• [Exercise task] Put each line of the listing below into a numbered list, skipping the blank lines.

[Records of scene-based questions]
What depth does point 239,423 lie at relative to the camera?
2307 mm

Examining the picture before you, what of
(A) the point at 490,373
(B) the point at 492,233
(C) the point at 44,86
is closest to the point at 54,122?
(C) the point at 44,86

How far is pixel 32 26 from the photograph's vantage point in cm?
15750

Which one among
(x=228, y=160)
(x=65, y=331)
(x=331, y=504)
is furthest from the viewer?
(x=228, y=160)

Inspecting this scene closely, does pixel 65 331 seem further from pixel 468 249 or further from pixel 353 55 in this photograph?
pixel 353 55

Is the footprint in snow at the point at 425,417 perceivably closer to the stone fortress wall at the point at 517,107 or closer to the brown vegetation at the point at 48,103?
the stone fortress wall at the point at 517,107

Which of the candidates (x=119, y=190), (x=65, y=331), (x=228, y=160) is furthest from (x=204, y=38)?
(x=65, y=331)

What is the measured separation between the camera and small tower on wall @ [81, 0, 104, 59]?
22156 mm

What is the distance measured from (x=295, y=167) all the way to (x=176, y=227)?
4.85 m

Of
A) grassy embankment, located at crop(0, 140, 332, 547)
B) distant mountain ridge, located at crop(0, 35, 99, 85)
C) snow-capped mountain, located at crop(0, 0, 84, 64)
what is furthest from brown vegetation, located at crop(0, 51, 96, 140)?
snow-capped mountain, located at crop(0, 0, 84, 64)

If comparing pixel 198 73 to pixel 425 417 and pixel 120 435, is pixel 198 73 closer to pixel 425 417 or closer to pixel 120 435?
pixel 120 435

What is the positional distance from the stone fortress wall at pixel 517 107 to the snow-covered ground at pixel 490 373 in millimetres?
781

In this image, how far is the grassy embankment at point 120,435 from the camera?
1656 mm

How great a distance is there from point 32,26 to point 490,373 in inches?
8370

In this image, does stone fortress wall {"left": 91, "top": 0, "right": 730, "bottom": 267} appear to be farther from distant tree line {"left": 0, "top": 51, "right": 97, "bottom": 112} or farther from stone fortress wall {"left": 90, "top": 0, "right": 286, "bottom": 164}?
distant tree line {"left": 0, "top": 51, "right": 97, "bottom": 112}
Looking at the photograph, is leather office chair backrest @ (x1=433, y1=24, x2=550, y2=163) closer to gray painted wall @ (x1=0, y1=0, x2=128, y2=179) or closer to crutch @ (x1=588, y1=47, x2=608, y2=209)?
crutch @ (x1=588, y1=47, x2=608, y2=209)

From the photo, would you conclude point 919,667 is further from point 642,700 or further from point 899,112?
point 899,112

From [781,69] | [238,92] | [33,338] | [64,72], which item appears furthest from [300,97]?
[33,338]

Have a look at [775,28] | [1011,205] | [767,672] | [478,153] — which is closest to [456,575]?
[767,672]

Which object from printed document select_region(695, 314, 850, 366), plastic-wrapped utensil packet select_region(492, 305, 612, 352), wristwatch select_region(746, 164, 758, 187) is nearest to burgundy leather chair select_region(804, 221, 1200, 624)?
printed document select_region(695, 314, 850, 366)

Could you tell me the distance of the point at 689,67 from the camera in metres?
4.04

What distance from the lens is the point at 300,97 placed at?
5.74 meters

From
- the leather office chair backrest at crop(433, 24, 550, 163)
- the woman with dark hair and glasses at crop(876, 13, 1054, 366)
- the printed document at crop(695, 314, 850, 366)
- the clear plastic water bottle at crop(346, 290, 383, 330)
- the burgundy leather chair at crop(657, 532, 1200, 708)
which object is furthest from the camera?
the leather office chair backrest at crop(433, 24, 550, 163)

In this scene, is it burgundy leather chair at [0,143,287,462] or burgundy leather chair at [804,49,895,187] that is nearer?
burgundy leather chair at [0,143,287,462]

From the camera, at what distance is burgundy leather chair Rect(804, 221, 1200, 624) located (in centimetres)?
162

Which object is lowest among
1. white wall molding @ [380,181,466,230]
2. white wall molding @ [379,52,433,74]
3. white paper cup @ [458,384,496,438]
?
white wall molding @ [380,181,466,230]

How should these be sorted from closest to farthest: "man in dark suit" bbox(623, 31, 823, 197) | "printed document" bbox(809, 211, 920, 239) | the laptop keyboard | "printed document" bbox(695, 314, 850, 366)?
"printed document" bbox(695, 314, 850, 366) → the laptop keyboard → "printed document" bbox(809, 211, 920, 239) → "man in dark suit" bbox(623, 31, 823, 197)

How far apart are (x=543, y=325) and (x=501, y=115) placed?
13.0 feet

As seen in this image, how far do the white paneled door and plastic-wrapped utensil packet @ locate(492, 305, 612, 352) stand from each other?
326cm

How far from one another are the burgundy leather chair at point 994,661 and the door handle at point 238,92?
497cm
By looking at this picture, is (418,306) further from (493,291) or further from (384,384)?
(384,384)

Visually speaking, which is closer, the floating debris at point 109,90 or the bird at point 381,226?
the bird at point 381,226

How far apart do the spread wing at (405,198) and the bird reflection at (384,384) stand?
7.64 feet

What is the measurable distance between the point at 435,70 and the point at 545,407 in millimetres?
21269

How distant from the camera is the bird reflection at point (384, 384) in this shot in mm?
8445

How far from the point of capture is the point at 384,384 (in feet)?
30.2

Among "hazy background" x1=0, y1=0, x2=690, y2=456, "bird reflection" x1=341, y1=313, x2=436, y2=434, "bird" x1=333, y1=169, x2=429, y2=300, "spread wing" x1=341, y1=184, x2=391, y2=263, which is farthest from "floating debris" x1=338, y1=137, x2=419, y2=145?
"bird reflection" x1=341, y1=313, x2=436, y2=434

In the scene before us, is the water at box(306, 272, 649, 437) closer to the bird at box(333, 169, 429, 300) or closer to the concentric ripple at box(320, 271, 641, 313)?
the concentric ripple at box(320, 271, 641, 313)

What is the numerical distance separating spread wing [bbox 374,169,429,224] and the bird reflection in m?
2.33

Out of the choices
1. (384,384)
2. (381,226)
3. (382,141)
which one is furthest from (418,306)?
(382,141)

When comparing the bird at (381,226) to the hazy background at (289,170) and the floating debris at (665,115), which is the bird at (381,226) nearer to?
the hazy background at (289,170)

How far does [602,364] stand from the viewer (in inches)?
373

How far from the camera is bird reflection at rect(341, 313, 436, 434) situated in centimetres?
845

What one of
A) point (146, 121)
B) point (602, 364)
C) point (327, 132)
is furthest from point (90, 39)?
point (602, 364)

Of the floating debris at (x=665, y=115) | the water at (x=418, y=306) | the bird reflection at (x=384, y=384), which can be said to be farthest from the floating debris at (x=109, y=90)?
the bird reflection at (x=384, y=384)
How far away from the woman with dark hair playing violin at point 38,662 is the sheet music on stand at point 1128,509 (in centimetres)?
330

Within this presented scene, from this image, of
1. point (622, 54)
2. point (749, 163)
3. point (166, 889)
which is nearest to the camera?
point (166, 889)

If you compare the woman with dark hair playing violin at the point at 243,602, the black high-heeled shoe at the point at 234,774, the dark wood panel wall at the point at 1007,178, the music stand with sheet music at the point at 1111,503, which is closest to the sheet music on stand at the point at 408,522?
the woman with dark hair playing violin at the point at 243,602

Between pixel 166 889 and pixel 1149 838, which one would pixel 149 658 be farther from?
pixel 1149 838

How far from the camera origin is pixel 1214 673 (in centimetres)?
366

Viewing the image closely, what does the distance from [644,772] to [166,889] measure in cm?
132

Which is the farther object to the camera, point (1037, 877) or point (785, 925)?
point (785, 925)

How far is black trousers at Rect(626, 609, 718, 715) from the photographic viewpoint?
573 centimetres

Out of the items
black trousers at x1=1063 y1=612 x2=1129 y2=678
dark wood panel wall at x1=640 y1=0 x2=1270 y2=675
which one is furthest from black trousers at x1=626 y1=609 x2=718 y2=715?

• [Exercise response]
1. What depth does point 239,423 lie at relative to the camera?
2. 2307 mm
3. Examining the picture before you, what of
4. (A) the point at 490,373
5. (B) the point at 492,233
6. (C) the point at 44,86
7. is closest to the point at 54,122?
8. (C) the point at 44,86
9. How far is pixel 32 26 from the photograph's vantage point in cm?
10. 15750
11. Which one among
12. (x=228, y=160)
13. (x=65, y=331)
14. (x=331, y=504)
15. is furthest from the viewer?
16. (x=228, y=160)
17. Inspecting this scene closely, does pixel 65 331 seem further from pixel 468 249 or further from pixel 353 55 in this photograph?
18. pixel 353 55
19. Is the footprint in snow at the point at 425,417 perceivably closer to the stone fortress wall at the point at 517,107 or closer to the brown vegetation at the point at 48,103?
20. the stone fortress wall at the point at 517,107
21. Which of the candidates (x=119, y=190), (x=65, y=331), (x=228, y=160) is furthest from (x=204, y=38)?
22. (x=65, y=331)
23. What is the measured separation between the camera and small tower on wall @ [81, 0, 104, 59]?
24. 22156 mm
25. What is the distance measured from (x=295, y=167) all the way to (x=176, y=227)?
26. 4.85 m
27. Of
28. A) grassy embankment, located at crop(0, 140, 332, 547)
29. B) distant mountain ridge, located at crop(0, 35, 99, 85)
30. C) snow-capped mountain, located at crop(0, 0, 84, 64)
31. what is furthest from brown vegetation, located at crop(0, 51, 96, 140)?
32. snow-capped mountain, located at crop(0, 0, 84, 64)
33. If comparing pixel 198 73 to pixel 425 417 and pixel 120 435, is pixel 198 73 closer to pixel 425 417 or closer to pixel 120 435?
34. pixel 120 435
35. What is the positional distance from the stone fortress wall at pixel 517 107 to the snow-covered ground at pixel 490 373 in millimetres?
36. 781
37. In this image, how far is the grassy embankment at point 120,435 from the camera?
38. 1656 mm
39. How great a distance is there from point 32,26 to point 490,373 in inches?
40. 8370
41. In this image, does stone fortress wall {"left": 91, "top": 0, "right": 730, "bottom": 267} appear to be farther from distant tree line {"left": 0, "top": 51, "right": 97, "bottom": 112} or farther from stone fortress wall {"left": 90, "top": 0, "right": 286, "bottom": 164}?
42. distant tree line {"left": 0, "top": 51, "right": 97, "bottom": 112}
43. Looking at the photograph, is leather office chair backrest @ (x1=433, y1=24, x2=550, y2=163) closer to gray painted wall @ (x1=0, y1=0, x2=128, y2=179) or closer to crutch @ (x1=588, y1=47, x2=608, y2=209)?
44. crutch @ (x1=588, y1=47, x2=608, y2=209)
45. From the photo, would you conclude point 919,667 is further from point 642,700 or further from point 899,112?
46. point 899,112
47. From [781,69] | [238,92] | [33,338] | [64,72], which item appears furthest from [300,97]?
48. [33,338]
49. Have a look at [775,28] | [1011,205] | [767,672] | [478,153] — which is closest to [456,575]?
50. [767,672]
51. Which object from printed document select_region(695, 314, 850, 366), plastic-wrapped utensil packet select_region(492, 305, 612, 352), wristwatch select_region(746, 164, 758, 187) is nearest to burgundy leather chair select_region(804, 221, 1200, 624)?
52. printed document select_region(695, 314, 850, 366)
53. Could you tell me the distance of the point at 689,67 from the camera in metres?
54. 4.04
55. What distance from the lens is the point at 300,97 placed at?
56. 5.74 meters
57. From
58. - the leather office chair backrest at crop(433, 24, 550, 163)
59. - the woman with dark hair and glasses at crop(876, 13, 1054, 366)
60. - the printed document at crop(695, 314, 850, 366)
61. - the clear plastic water bottle at crop(346, 290, 383, 330)
62. - the burgundy leather chair at crop(657, 532, 1200, 708)
63. which object is furthest from the camera?
64. the leather office chair backrest at crop(433, 24, 550, 163)
65. In this scene, is it burgundy leather chair at [0,143,287,462] or burgundy leather chair at [804,49,895,187] that is nearer?
66. burgundy leather chair at [0,143,287,462]
67. From the camera, at what distance is burgundy leather chair Rect(804, 221, 1200, 624) located (in centimetres)?
68. 162
69. Which object is lowest among
70. 1. white wall molding @ [380,181,466,230]
71. 2. white wall molding @ [379,52,433,74]
72. 3. white paper cup @ [458,384,496,438]
73. ?
74. white wall molding @ [380,181,466,230]
75. How should these be sorted from closest to farthest: "man in dark suit" bbox(623, 31, 823, 197) | "printed document" bbox(809, 211, 920, 239) | the laptop keyboard | "printed document" bbox(695, 314, 850, 366)?
76. "printed document" bbox(695, 314, 850, 366) → the laptop keyboard → "printed document" bbox(809, 211, 920, 239) → "man in dark suit" bbox(623, 31, 823, 197)
77. How far apart are (x=543, y=325) and (x=501, y=115) placed?
78. 13.0 feet
79. As seen in this image, how far do the white paneled door and plastic-wrapped utensil packet @ locate(492, 305, 612, 352) stand from each other?
80. 326cm
81. How far from one another are the burgundy leather chair at point 994,661 and the door handle at point 238,92?
82. 497cm
83. By looking at this picture, is (418,306) further from (493,291) or further from (384,384)?
84. (384,384)
85. Visually speaking, which is closer, the floating debris at point 109,90 or the bird at point 381,226?
86. the bird at point 381,226
87. How far apart do the spread wing at (405,198) and the bird reflection at (384,384) stand?
88. 7.64 feet
89. What is the measurable distance between the point at 435,70 and the point at 545,407 in millimetres?
90. 21269
91. How distant from the camera is the bird reflection at point (384, 384) in this shot in mm?
92. 8445
93. How far from the point of capture is the point at 384,384 (in feet)?
94. 30.2
95. Among "hazy background" x1=0, y1=0, x2=690, y2=456, "bird reflection" x1=341, y1=313, x2=436, y2=434, "bird" x1=333, y1=169, x2=429, y2=300, "spread wing" x1=341, y1=184, x2=391, y2=263, which is farthest from "floating debris" x1=338, y1=137, x2=419, y2=145?
96. "bird reflection" x1=341, y1=313, x2=436, y2=434
97. In the scene before us, is the water at box(306, 272, 649, 437) closer to the bird at box(333, 169, 429, 300) or closer to the concentric ripple at box(320, 271, 641, 313)?
98. the concentric ripple at box(320, 271, 641, 313)
99. What is the numerical distance separating spread wing [bbox 374,169,429,224] and the bird reflection in m?
100. 2.33
101. Out of the choices
102. 1. (384,384)
103. 2. (381,226)
104. 3. (382,141)
105. which one is furthest from (418,306)?
106. (382,141)
107. When comparing the bird at (381,226) to the hazy background at (289,170) and the floating debris at (665,115), which is the bird at (381,226) nearer to?
108. the hazy background at (289,170)
109. How far does [602,364] stand from the viewer (in inches)?
110. 373
111. How far from the camera is bird reflection at rect(341, 313, 436, 434) situated in centimetres?
112. 845
113. What one of
114. A) point (146, 121)
115. B) point (602, 364)
116. C) point (327, 132)
117. is furthest from point (90, 39)?
118. point (602, 364)
119. Of the floating debris at (x=665, y=115) | the water at (x=418, y=306) | the bird reflection at (x=384, y=384), which can be said to be farthest from the floating debris at (x=109, y=90)?
120. the bird reflection at (x=384, y=384)
121. How far away from the woman with dark hair playing violin at point 38,662 is the sheet music on stand at point 1128,509 (in centimetres)?
122. 330
123. Within this presented scene, from this image, of
124. 1. point (622, 54)
125. 2. point (749, 163)
126. 3. point (166, 889)
127. which is nearest to the camera?
128. point (166, 889)
129. If you compare the woman with dark hair playing violin at the point at 243,602, the black high-heeled shoe at the point at 234,774, the dark wood panel wall at the point at 1007,178, the music stand with sheet music at the point at 1111,503, which is closest to the sheet music on stand at the point at 408,522?
130. the woman with dark hair playing violin at the point at 243,602
131. Between pixel 166 889 and pixel 1149 838, which one would pixel 149 658 be farther from?
132. pixel 1149 838
133. How far from the camera origin is pixel 1214 673 (in centimetres)?
134. 366
135. Viewing the image closely, what does the distance from [644,772] to [166,889] measure in cm?
136. 132
137. Which is the farther object to the camera, point (1037, 877) or point (785, 925)?
138. point (785, 925)
139. How far is black trousers at Rect(626, 609, 718, 715) from the photographic viewpoint?
140. 573 centimetres
141. Out of the items
142. black trousers at x1=1063 y1=612 x2=1129 y2=678
143. dark wood panel wall at x1=640 y1=0 x2=1270 y2=675
144. which one is furthest from black trousers at x1=626 y1=609 x2=718 y2=715?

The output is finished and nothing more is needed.